- _Aim_
Starting at the line that contains "Out of the items", transcribe every remaining line of the entries exactly, including the last one.

- _Data provided_
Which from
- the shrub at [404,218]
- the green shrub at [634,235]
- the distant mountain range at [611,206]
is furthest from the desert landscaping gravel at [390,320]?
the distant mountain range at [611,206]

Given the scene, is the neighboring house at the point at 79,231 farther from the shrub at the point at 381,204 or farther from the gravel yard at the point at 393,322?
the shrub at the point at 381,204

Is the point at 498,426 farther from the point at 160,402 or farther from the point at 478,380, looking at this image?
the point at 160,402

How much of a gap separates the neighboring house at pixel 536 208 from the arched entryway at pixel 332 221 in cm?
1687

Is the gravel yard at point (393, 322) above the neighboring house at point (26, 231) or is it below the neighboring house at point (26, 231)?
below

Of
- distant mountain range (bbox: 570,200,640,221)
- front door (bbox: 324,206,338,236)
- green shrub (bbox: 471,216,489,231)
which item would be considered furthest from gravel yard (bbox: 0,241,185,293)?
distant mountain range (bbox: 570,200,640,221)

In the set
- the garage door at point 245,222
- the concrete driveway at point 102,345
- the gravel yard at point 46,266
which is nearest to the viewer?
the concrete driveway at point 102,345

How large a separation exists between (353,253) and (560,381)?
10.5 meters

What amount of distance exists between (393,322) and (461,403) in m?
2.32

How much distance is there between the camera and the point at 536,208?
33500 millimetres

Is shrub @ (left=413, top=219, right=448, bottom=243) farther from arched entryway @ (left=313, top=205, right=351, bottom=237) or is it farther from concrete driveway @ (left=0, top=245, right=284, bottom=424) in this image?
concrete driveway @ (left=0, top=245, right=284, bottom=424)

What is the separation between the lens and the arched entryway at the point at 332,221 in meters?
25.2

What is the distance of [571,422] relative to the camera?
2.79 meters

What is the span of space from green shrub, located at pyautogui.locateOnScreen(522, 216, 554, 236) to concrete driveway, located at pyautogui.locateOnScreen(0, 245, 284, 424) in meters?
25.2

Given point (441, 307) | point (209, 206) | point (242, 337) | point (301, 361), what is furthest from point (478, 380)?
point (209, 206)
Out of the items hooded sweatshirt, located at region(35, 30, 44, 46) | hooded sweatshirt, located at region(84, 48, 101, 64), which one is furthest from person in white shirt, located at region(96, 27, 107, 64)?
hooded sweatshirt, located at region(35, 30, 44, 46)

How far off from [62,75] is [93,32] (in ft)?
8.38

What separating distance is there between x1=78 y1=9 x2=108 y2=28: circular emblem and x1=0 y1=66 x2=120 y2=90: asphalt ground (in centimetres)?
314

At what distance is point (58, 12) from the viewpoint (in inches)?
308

- _Output below_
Out of the items hooded sweatshirt, located at region(35, 30, 44, 46) | hooded sweatshirt, located at region(84, 48, 101, 64), which one is furthest from person in white shirt, located at region(96, 27, 107, 64)?
hooded sweatshirt, located at region(35, 30, 44, 46)

How far off from [62,75] is [93,32] (in ft)?
8.38

What separating distance is there between x1=78 y1=9 x2=108 y2=28: circular emblem and x1=0 y1=66 x2=120 y2=90: asphalt ground (in centimetres)?
314

At what distance is point (58, 12) from the viewpoint (in inches)?
308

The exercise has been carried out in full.